Ein eigenartiges Kribbeln breitete sich in meinen Lenden aus. Unter der Bettdecke schob ich die Hand durch den Schlitz meiner Schlafanzughose und mit der anderen tastete ich irritiert nach der Leselampe, knipste sie an, dann warf ich die Bettdecke zurück. Ich streifte die Hose ein Stück hinunter und starrte auf meinen Penis. Er war ganz steif und glänzte. Ich nahm ihn in die Hand, im selben Augenblick schrumpfte er zwischen meinen kalten Fingern auf die Größe zusammen, die mir vertraut war.

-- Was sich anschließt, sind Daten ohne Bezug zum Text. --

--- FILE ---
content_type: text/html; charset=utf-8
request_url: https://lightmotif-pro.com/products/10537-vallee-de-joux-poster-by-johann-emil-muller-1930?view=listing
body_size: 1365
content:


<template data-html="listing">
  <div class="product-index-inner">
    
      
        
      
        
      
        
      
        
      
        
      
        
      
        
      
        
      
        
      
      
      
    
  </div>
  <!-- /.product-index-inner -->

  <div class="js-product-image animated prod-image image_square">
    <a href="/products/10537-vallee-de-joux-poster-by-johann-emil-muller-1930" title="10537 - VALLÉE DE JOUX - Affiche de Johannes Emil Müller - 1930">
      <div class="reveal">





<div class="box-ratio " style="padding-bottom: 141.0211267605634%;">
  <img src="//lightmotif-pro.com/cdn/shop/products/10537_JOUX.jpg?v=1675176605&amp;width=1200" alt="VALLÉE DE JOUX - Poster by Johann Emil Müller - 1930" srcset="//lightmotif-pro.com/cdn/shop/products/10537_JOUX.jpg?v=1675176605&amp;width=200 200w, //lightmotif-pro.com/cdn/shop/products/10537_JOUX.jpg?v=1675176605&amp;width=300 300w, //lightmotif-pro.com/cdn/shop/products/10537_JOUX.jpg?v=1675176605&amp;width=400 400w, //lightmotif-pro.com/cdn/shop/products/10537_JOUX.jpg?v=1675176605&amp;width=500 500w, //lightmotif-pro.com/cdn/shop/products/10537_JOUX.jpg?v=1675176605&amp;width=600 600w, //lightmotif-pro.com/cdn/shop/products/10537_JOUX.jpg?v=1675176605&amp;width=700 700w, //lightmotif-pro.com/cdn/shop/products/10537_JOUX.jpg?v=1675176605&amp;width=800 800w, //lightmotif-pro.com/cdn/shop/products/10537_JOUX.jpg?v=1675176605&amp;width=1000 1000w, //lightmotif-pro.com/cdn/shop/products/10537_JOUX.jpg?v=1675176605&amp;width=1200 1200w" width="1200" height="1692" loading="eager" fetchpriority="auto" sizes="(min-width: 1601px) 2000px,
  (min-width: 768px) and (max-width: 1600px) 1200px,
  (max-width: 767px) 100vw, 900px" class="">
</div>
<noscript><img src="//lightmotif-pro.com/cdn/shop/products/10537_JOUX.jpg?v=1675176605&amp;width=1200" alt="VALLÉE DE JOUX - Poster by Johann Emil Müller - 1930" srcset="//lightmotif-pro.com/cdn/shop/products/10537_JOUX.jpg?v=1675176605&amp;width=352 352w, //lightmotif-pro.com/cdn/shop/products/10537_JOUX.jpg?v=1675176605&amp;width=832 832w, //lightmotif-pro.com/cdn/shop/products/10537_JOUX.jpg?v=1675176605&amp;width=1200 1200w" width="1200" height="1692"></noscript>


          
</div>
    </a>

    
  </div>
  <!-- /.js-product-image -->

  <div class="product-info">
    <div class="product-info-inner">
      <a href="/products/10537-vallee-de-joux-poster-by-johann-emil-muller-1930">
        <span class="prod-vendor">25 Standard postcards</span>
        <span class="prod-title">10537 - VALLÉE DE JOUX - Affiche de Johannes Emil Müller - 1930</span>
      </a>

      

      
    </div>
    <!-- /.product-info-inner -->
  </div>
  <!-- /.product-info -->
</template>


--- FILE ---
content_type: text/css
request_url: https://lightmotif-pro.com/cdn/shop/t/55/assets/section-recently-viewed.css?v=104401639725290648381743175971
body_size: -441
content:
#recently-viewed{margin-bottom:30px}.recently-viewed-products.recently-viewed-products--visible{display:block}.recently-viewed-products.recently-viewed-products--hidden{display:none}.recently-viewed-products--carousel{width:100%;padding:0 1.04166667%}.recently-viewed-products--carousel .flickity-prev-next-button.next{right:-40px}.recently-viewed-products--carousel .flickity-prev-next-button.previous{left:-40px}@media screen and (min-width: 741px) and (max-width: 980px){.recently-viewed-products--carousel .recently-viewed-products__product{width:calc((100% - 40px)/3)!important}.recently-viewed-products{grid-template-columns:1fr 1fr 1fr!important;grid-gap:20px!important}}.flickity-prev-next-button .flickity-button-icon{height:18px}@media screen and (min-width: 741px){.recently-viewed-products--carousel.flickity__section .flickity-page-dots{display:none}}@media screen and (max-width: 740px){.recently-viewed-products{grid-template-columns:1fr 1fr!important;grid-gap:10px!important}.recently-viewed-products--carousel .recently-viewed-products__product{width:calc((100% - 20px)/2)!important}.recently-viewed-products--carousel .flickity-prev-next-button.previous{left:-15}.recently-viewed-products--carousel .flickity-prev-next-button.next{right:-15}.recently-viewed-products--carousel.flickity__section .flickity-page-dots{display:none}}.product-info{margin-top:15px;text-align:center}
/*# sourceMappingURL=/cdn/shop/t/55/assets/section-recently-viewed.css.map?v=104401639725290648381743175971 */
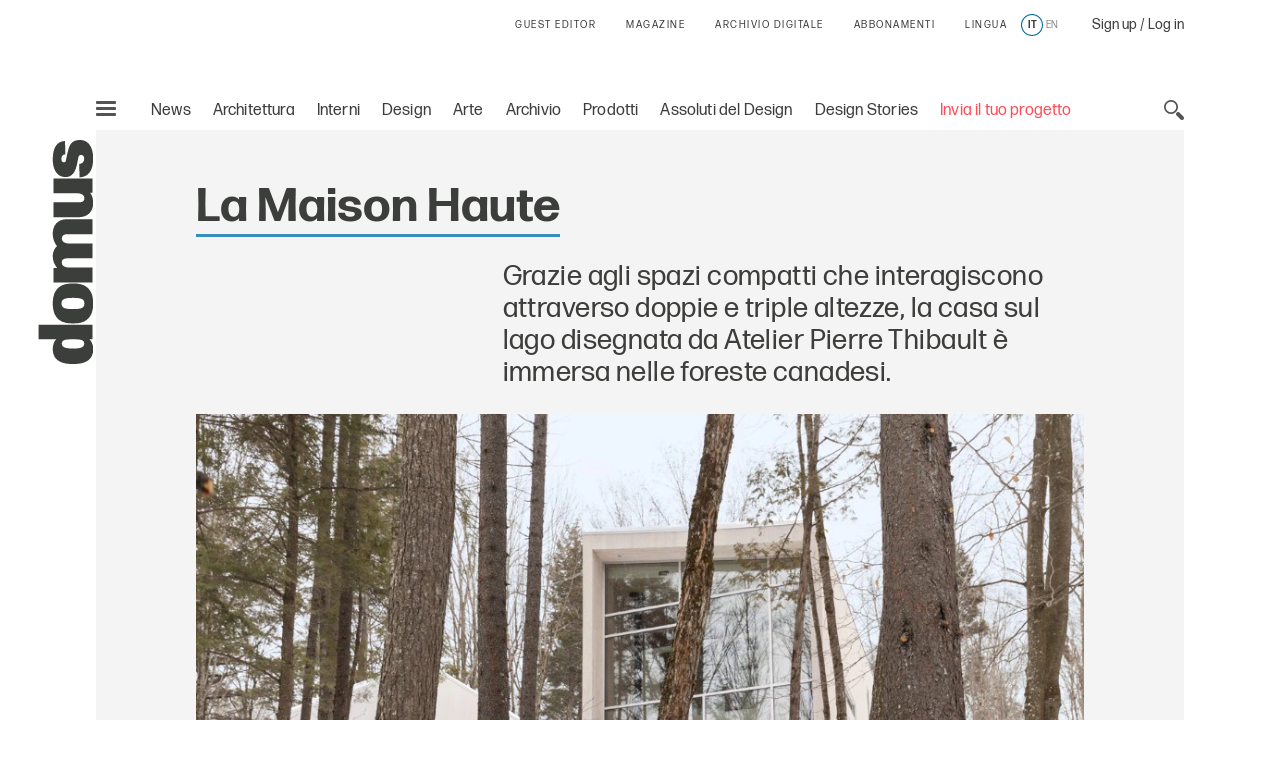

--- FILE ---
content_type: text/html; charset=utf-8
request_url: https://www.google.com/recaptcha/api2/aframe
body_size: 137
content:
<!DOCTYPE HTML><html><head><meta http-equiv="content-type" content="text/html; charset=UTF-8"></head><body><script nonce="CZPS8_8oQYQW_jfNQx1Uuw">/** Anti-fraud and anti-abuse applications only. See google.com/recaptcha */ try{var clients={'sodar':'https://pagead2.googlesyndication.com/pagead/sodar?'};window.addEventListener("message",function(a){try{if(a.source===window.parent){var b=JSON.parse(a.data);var c=clients[b['id']];if(c){var d=document.createElement('img');d.src=c+b['params']+'&rc='+(localStorage.getItem("rc::a")?sessionStorage.getItem("rc::b"):"");window.document.body.appendChild(d);sessionStorage.setItem("rc::e",parseInt(sessionStorage.getItem("rc::e")||0)+1);localStorage.setItem("rc::h",'1768507274336');}}}catch(b){}});window.parent.postMessage("_grecaptcha_ready", "*");}catch(b){}</script></body></html>

--- FILE ---
content_type: image/svg+xml
request_url: https://www.domusweb.it/etc/designs/domusweb20/assets/images/icon-pt.svg
body_size: 616
content:
<?xml version="1.0" encoding="utf-8"?>
<!-- Generator: Adobe Illustrator 22.1.0, SVG Export Plug-In . SVG Version: 6.00 Build 0)  -->
<svg version="1.1" id="Livello_1" xmlns="http://www.w3.org/2000/svg" xmlns:xlink="http://www.w3.org/1999/xlink" x="0px" y="0px"
	 viewBox="0 0 30 30" style="enable-background:new 0 0 30 30;" xml:space="preserve">
<style type="text/css">
	.st0{fill:#FFFFFF;}
</style>
<g>
	<path class="st0" d="M21.2,11.4c-0.6-1.1-1.5-2-2.6-2.6c-1.1-0.6-2.3-1-3.6-1c-1.3,0-2.5,0.3-3.6,1c-1.1,0.6-2,1.5-2.6,2.6
		c-0.6,1.1-1,2.3-1,3.6c0,1.5,0.4,2.8,1.2,4c0.8,1.2,1.8,2.1,3.1,2.6c0-0.7,0-1.2,0.1-1.7l0.9-3.9c-0.2-0.3-0.2-0.7-0.2-1.1
		c0-0.5,0.1-1,0.4-1.3c0.3-0.4,0.6-0.5,1-0.5c0.3,0,0.6,0.1,0.7,0.3c0.2,0.2,0.3,0.5,0.3,0.8c0,0.2,0,0.4-0.1,0.7
		c-0.1,0.3-0.2,0.6-0.3,1c-0.1,0.4-0.2,0.7-0.2,0.9c-0.1,0.4,0,0.7,0.2,1c0.2,0.3,0.5,0.4,0.9,0.4c0.7,0,1.2-0.4,1.6-1.1
		c0.4-0.7,0.6-1.6,0.6-2.7c0-0.8-0.3-1.5-0.8-2c-0.5-0.5-1.3-0.8-2.2-0.8c-1.1,0-1.9,0.3-2.6,1c-0.7,0.7-1,1.5-1,2.4
		c0,0.6,0.2,1,0.5,1.4c0.1,0.1,0.1,0.3,0.1,0.4c0,0,0,0.1-0.1,0.3c0,0.1-0.1,0.2-0.1,0.3c0,0.2-0.2,0.3-0.4,0.2
		c-0.5-0.2-0.8-0.5-1.1-1c-0.2-0.5-0.4-1.1-0.4-1.7c0-0.4,0.1-0.8,0.2-1.3c0.1-0.4,0.3-0.8,0.6-1.2c0.3-0.4,0.6-0.7,1-1
		c0.4-0.3,0.9-0.5,1.4-0.7c0.6-0.2,1.2-0.3,1.8-0.3c0.9,0,1.7,0.2,2.4,0.6c0.7,0.4,1.2,0.9,1.6,1.5c0.4,0.6,0.6,1.3,0.6,2
		c0,0.9-0.2,1.8-0.5,2.5c-0.3,0.7-0.8,1.3-1.4,1.8c-0.6,0.4-1.3,0.6-2,0.6c-0.4,0-0.7-0.1-1.1-0.3c-0.3-0.2-0.6-0.4-0.7-0.6
		c-0.3,1.1-0.4,1.8-0.5,2c-0.1,0.4-0.4,1-0.7,1.5c0.7,0.2,1.3,0.3,2,0.3c1.3,0,2.5-0.3,3.6-1c1.1-0.6,2-1.5,2.6-2.6
		c0.6-1.1,1-2.3,1-3.6C22.2,13.7,21.9,12.5,21.2,11.4z"/>
</g>
</svg>
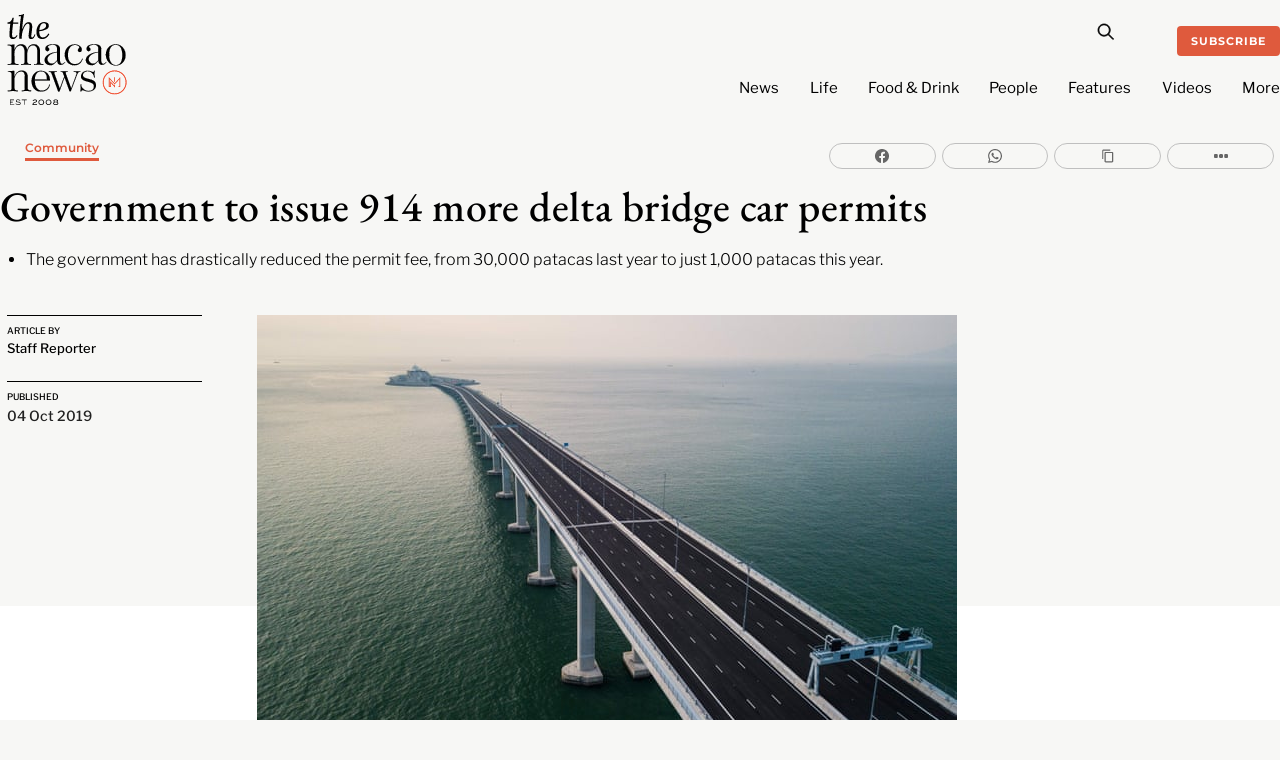

--- FILE ---
content_type: text/html; charset=utf-8
request_url: https://www.google.com/recaptcha/api2/aframe
body_size: 268
content:
<!DOCTYPE HTML><html><head><meta http-equiv="content-type" content="text/html; charset=UTF-8"></head><body><script nonce="i3v1oFBhyF874jPIqOgONA">/** Anti-fraud and anti-abuse applications only. See google.com/recaptcha */ try{var clients={'sodar':'https://pagead2.googlesyndication.com/pagead/sodar?'};window.addEventListener("message",function(a){try{if(a.source===window.parent){var b=JSON.parse(a.data);var c=clients[b['id']];if(c){var d=document.createElement('img');d.src=c+b['params']+'&rc='+(localStorage.getItem("rc::a")?sessionStorage.getItem("rc::b"):"");window.document.body.appendChild(d);sessionStorage.setItem("rc::e",parseInt(sessionStorage.getItem("rc::e")||0)+1);localStorage.setItem("rc::h",'1768505148913');}}}catch(b){}});window.parent.postMessage("_grecaptcha_ready", "*");}catch(b){}</script></body></html>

Nun war endlich bei mir das eingetreten, was meine Klassenkameraden hinter sich hatten. Zumindest behaupteten sie das. Genau wie ich. Ich wollte schließlich nicht als Schlappschwanz gelten.

Es war nicht so, dass ich mir darüber große Sorgen machte, weil es mir bis jetzt nicht passiert war, schließlich las ich die Bravo, heimlich natürlich, denn das stand nur den Mädchen zu. Doch jetzt hätte ich schon liebend gern ganz genau gewusst, was da vor sich ging. Ich fasste ihn an, er reagierte nicht. Weil ich fror, zog ich die Hose wieder hoch und löschte das Licht.

Donner riss mich aus dem Schlaf. Vor meinem Fenster zuckte ein Blitz. Dann wurde das Glas blind vom Schnee.

Auf dem Wecker war es kurz nach halb neun am Morgen. Ich stand auf. Meine Schlafanzughose war klebrig. Entsetzt starrte ich auf das Bettlaken. Von Doktor Sommer, aus der Bravo, wusste ich, dass ich keineswegs ins Bett gemacht hatte. Dennoch wäre es mir peinlich, würde meine Mutter das sehen. Ich entfernte das Bettzeug und stopfte es unten in die Waschmaschine. Oft genug hatte ich Oa dabei zugesehen, um zu wissen, wie ich die Maschine zum Laufen bringen musste.

Beim Duschen stellte ich mir vor, die warmen Wasserstrahlen seien Julias Haare. Ein wohliger Schauer erfasste mich und mein Penis richtete sich auf.